So even though there are just ten sensor signals coming back from the leg I think it’s enough for an artificial brain to ‘feel’ the leg, how it is positioned, is it being pushed or pulled, is it stuck, can it feel the ground under its foot. For six legs that’s sixty senses to monitor for the legs alone.

I think it is important that the sensor feedback is from the real world rather than a simulation of the real world, in that case the brain would be simply be comparing its internal simulation with an external simulation and nothing would be learned.
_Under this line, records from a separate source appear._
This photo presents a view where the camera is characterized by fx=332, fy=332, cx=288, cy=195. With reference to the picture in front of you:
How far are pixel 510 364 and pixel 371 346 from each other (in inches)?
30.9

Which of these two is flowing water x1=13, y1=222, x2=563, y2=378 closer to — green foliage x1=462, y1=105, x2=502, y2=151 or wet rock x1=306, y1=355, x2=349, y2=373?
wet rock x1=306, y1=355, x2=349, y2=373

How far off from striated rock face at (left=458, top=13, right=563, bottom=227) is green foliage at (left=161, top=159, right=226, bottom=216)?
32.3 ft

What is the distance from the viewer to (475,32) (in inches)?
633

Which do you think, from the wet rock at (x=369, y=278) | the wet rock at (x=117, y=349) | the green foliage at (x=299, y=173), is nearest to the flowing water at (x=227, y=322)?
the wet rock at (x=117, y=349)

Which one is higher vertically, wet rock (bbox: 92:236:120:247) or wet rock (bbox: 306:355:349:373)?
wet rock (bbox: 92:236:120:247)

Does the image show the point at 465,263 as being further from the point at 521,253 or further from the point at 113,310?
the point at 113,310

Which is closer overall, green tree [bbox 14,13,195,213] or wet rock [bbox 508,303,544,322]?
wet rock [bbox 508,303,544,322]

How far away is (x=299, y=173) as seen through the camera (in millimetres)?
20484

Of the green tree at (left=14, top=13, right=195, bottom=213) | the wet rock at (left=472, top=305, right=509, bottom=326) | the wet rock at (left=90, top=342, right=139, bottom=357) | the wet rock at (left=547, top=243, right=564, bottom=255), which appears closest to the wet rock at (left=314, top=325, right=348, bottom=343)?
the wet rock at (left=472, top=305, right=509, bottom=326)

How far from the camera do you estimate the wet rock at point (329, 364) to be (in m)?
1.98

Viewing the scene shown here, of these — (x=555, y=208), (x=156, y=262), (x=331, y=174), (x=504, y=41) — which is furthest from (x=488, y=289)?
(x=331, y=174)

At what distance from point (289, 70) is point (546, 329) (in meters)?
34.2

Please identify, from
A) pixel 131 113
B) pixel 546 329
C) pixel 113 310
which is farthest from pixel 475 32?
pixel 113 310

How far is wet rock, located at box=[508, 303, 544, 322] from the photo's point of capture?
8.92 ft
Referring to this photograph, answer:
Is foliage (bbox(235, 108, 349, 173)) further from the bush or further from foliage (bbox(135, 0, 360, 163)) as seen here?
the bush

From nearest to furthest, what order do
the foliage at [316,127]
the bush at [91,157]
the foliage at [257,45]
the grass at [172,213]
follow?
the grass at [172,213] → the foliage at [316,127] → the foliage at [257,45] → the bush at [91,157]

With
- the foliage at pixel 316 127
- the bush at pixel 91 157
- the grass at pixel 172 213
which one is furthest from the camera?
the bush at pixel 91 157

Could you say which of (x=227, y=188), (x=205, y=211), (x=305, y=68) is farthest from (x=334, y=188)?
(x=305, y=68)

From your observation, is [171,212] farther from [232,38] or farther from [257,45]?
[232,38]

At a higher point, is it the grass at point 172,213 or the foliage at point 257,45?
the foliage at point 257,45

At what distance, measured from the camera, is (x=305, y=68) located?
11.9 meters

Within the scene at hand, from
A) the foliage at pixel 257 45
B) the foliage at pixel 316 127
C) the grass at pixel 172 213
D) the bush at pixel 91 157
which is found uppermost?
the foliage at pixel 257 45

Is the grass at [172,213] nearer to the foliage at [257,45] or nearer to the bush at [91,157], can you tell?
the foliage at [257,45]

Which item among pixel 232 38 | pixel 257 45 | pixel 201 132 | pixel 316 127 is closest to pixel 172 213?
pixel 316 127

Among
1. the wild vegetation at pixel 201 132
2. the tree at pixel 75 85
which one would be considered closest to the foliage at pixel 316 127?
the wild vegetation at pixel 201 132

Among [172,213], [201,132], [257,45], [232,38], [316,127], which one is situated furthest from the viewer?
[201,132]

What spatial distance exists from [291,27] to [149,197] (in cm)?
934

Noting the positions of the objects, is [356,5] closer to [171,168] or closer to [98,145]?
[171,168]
From an ease of use perspective, the sensor feedback is just a bunch of numbers in an array. When another sensor is plugged in another bunch of numbers (I like to think of them as nerve endings) will light up, no issues with APIs, drivers or libraries just more sensory data.

The other concept the graphs nicely get across is the temporal aspect, time is always moving forwards, the world never stops, even when you stop walking you don’t stop responding to sensory data from your legs.

Earlier @vclay asked “Have you had more thoughts on whether you could use Monty for this?”, the gears in my brain turn slowly, but eventually I realised that if Monty could send a signal to say ‘walk’ then this old brain cerebellum type system could do the rest. The video feeds from the cameras could be fed into Monty.

Hi @Alex

really cool project, thanks for the updates, and sorry for the late reply on it!

I think Monty learning and doing inference based on the camera input and then sending relatively high-level motor commands (like “walk to location x”) to be executed by your motor system could be one interesting way to combine them. But reading your description in the last posts, I wonder what would happen if you hooked up all the sensor outputs you have to learning modules. I would imagine Monty could then learn models of those movements and make predictions about what will be sensed next. Maybe the type of models that would be learned in somatosensory and motor cortex.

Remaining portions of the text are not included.